▶ What you will do
a. Please repeat word for word the part of the news article starting at "Deputy Ranking Member" and ending at "in some schools.".
b. Using the news article, explain in one to three sentences why the Minority says assurances from the President and Ministers have failed to inspire confidence.

▶ Document extract
------------------------------

The Minority in Parliament has charged government to prioritize the lives of students and postponed their exit examinations to ensure their safety.
Sick or dead students, the Minority warned, cannot write exams hence the need to protect students from high risks of exposure by closing down schools and not to wait until it is too late to do anything.
Deputy Ranking Member on the Education Committee of Parliament and MP for Builsa South, Dr Clement Apaak, who made the call, indicated that immediate action is required in the light of the increased number of COVID-19 cases in the country as well as infections recorded among students in some schools.
He noted that Ghana’s case count has already surpassed 21,000 with individuals and institutions making various comments over the motivation to continue to have final year students of Senior and Junior High Schools in school.
According to him, assurances from the President and Ministers to dampen fears amid the deadly virus has failed to inspire confidence because the measures instituted ahead of the reopening of schools have failed to offer the needed protection.
“At the time President Akufo-Addo announced the easing of measures ahead of reopening of these schools to allow the final year students take their exit exams, Ghana’s case count stood at 8,070.”
“Since that announcement about a month ago, over 12,000 COVID-19 cases have been recorded, which gives clear indication of the mass community spreading of the deadly virus,” Dr Apaak stated.
The fears of Ghanaians and parents in particular, he said, have heightened after the Ministers of Health and Education tested positive for the virus, which led to directives of President Akufo-Addo suspending Cabinet meetings indefinitely to mitigate the spread of the virus.
He lamented that while Ghana’s cases are on the rise, the Government is rather engaging in activities that will ruin all the safety measures being advised to observe if the fight against this virus is to succeed.
Citing the reports of the spread of the virus in Accra High Girls Senior School and other secondary schools, Dr. Apaak warned that rushing to isolate infected students exposes government’s failure in fulfil the assurances President Akufo-Addo gave Ghanaians.

------------------------------

▶ Provided material
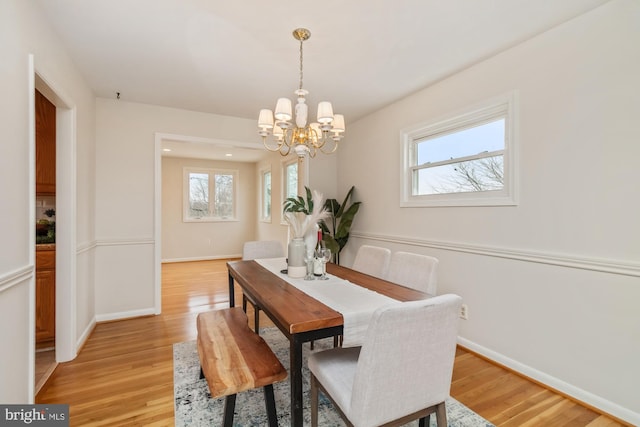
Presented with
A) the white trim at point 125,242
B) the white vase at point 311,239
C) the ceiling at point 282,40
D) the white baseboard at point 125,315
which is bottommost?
the white baseboard at point 125,315

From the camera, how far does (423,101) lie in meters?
3.10

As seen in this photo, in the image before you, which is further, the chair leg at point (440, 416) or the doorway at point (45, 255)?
the doorway at point (45, 255)

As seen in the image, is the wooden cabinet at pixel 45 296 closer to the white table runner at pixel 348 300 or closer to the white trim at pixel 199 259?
the white table runner at pixel 348 300

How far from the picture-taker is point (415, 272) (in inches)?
83.7

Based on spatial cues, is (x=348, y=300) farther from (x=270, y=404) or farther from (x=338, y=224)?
(x=338, y=224)

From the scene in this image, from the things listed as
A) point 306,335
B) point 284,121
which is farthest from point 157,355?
point 284,121

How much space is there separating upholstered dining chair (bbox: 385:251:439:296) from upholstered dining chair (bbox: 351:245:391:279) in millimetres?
68

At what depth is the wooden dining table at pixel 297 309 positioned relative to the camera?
4.45 feet

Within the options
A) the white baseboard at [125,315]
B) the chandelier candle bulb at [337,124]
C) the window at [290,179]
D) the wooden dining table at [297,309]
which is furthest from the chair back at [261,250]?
the window at [290,179]

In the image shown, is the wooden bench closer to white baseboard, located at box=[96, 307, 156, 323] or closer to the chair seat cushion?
the chair seat cushion

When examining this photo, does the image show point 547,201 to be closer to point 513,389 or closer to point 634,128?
point 634,128

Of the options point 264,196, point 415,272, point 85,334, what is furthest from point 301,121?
point 264,196

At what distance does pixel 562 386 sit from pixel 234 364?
2.18 meters

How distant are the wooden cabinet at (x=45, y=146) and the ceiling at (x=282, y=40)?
18.3 inches
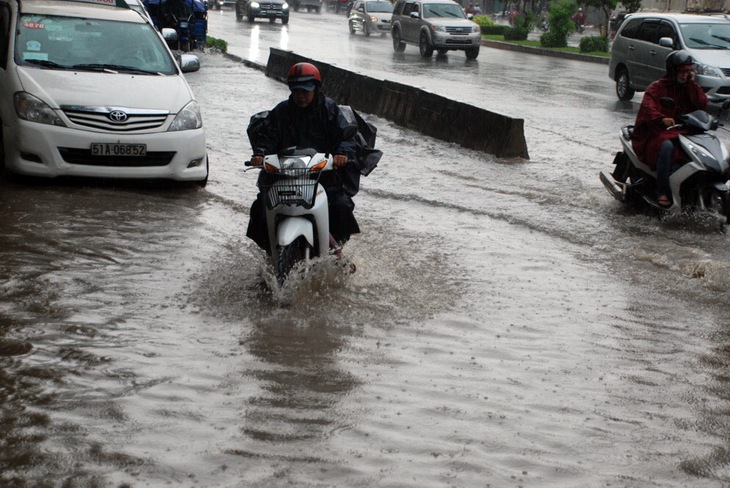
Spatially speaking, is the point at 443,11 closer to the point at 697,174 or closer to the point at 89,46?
the point at 89,46

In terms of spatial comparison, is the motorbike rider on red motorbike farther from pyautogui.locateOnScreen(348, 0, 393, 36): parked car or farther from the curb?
pyautogui.locateOnScreen(348, 0, 393, 36): parked car

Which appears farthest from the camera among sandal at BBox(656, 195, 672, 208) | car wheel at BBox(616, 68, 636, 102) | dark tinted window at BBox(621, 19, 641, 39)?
dark tinted window at BBox(621, 19, 641, 39)

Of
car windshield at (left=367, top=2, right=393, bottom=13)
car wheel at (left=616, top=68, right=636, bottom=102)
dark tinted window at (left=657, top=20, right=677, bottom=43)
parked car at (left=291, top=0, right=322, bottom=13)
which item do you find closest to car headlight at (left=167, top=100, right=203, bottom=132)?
dark tinted window at (left=657, top=20, right=677, bottom=43)

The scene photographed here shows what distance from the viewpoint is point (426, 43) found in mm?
35562

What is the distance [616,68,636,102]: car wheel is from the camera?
2259cm

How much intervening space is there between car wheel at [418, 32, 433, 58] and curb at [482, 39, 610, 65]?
4.85 metres

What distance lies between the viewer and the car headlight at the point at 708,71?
20094 mm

------------------------------

▶ Task-by-task answers
a.
Deputy Ranking Member on the Education Committee of Parliament and MP for Builsa South, Dr Clement Apaak, who made the call, indicated that immediate action is required in the light of the increased number of COVID-19 cases in the country as well as infections recorded among students in some schools.

b. The assurances have failed to inspire confidence because the measures instituted ahead of the reopening of schools have failed to offer the needed protection.